- Caitríona Balfe as Claire Fraser
- First appearance: Novel: Outlander (1991) Television: Outlander "Sassenach" (2014)
- Created by: Diana Gabaldon
- Portrayed by: Caitríona Balfe

In-universe information
- Full name: Claire Elizabeth Beauchamp Randall/Fraser/Grey
- Title: Lady Broch Tuarach
- Spouse: Frank Randall; Jamie Fraser; Lord John Grey (invalid);
- Children: Faith Fraser (daughter); Brianna MacKenzie (daughter); Fergus Fraser (adopted son); William Ransom (stepson);
- Relatives: Julia Beauchamp (mother); Henry Beauchamp (father); Quentin Beauchamp (paternal uncle);
- Nationality: English

= Claire Fraser (character) =

Fictional character in the Outlander series

Claire Fraser (Née Beauchamp, formerly Randall, temporarily Grey) is a fictional character in the Outlander series of multi-genre novels by American author Diana Gabaldon, and its television adaptation. In the series, Claire is a married World War II nurse visiting Scotland who finds herself transported from 1945 back to 1743. There, she finds adventure, war and romance with the dashing Highland warrior Jamie Fraser. Smart, stubborn, and willful, Claire uses her wits, practical medical skills, and knowledge of the future to survive in the 18th century.

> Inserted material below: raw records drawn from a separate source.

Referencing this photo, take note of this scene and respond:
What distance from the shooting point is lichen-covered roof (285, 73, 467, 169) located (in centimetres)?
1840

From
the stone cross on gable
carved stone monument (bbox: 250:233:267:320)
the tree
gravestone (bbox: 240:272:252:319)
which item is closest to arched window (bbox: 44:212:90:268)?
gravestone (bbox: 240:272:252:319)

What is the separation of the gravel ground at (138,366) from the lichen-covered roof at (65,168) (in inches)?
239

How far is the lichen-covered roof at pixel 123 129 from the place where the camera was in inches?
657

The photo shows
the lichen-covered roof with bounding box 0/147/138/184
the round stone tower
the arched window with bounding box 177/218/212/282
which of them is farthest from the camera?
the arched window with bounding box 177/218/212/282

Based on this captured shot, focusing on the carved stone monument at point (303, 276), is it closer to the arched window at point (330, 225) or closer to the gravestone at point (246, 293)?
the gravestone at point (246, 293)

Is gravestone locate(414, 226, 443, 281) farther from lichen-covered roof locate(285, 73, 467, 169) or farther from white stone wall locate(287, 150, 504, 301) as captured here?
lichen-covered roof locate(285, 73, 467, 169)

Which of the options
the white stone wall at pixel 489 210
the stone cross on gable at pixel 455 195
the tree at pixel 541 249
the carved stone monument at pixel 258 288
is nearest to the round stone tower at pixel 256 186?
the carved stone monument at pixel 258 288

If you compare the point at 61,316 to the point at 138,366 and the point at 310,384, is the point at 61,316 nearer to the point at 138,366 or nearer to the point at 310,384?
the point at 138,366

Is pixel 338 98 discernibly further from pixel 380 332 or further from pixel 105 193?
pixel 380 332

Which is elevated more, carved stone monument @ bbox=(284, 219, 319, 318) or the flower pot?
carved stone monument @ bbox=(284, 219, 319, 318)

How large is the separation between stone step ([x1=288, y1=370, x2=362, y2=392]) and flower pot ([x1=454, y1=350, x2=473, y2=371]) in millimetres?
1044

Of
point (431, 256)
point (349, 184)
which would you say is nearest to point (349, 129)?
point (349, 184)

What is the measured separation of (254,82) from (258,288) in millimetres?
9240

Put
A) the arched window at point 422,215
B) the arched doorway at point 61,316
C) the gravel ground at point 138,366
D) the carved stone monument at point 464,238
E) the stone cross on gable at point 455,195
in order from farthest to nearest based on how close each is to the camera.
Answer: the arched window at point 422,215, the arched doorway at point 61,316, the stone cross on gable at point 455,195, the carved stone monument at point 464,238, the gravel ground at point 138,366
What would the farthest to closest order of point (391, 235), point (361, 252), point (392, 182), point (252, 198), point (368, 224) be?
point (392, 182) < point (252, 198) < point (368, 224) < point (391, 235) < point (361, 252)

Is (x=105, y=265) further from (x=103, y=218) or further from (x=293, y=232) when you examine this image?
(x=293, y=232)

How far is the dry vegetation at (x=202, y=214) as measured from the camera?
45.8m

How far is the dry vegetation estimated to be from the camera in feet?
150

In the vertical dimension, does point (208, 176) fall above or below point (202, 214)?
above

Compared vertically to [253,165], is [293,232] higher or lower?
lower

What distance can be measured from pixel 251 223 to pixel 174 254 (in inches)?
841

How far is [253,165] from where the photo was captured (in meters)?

Claire is portrayed by Irish actress Caitríona Balfe in the Starz television series Outlander. Balfe won a Saturn Award for Best Actress on Television in 2015 and 2016, and a People's Choice Award for Favorite Sci-Fi/Fantasy TV Actress in 2016. She also received nominations for the Golden Globe Award for Best Actress – Television Series Drama in 2015, 2016, 2017 and 2018.

==Character==
When visiting Scotland, married World War II nurse Claire Randall is transported through time from 1945 back to 1743. There, she finds adventure, war and romance with the dashing Highland warrior Jamie Fraser. In the following novels, after the Jacobite defeat at the Battle of Culloden, Claire travels back to her time where she spends 20 years with her former husband Frank Randall, becoming a medical doctor and a surgeon, and raising her and Jamie's daughter Brianna. Finally, having discovered that Jamie survived the Battle of Culloden, she returns to 18th century Scotland and reunites with him. The couple settles in North Carolina, and is soon joined by their daughter Brianna as well as many Scottish settlers.

Gabaldon originally intended Outlander to be straight historical fiction, but after a few days of writing Claire she realized that the character did not behave like an 18th-century woman. Gabaldon eventually leaned into the modern approach to Claire, which prompted the introduction of time travel. Claire is often described as stubborn and impatient, and she refuses to conform to the 18th century societal expectations of women. Practicing medicine and putting to use her 20th century medical knowledge leads to numerous accusations of witchcraft, including a witch trial.

==Outlander novels==
- Outlander (1991)
- Dragonfly in Amber (1992)
- Voyager (1994)
- Drums of Autumn (1997)
- The Fiery Cross (2001)
- A Breath of Snow and Ashes (2005)
- An Echo in the Bone (2009)
- Written in My Own Heart's Blood (2014)
- Go Tell the Bees That I Am Gone (2021)

==Television series==
Claire is portrayed by Irish actress Caitríona Balfe in the Starz television series Outlander.

===Awards and nominations===
Balfe won a Saturn Award for Best Actress on Television in 2015 and 2016, and a People's Choice Award for Favorite Sci-Fi/Fantasy TV Actress in 2016. She also received nominations for the Golden Globe Award for Best Actress – Television Series Drama in 2016, 2017, 2018 and 2019.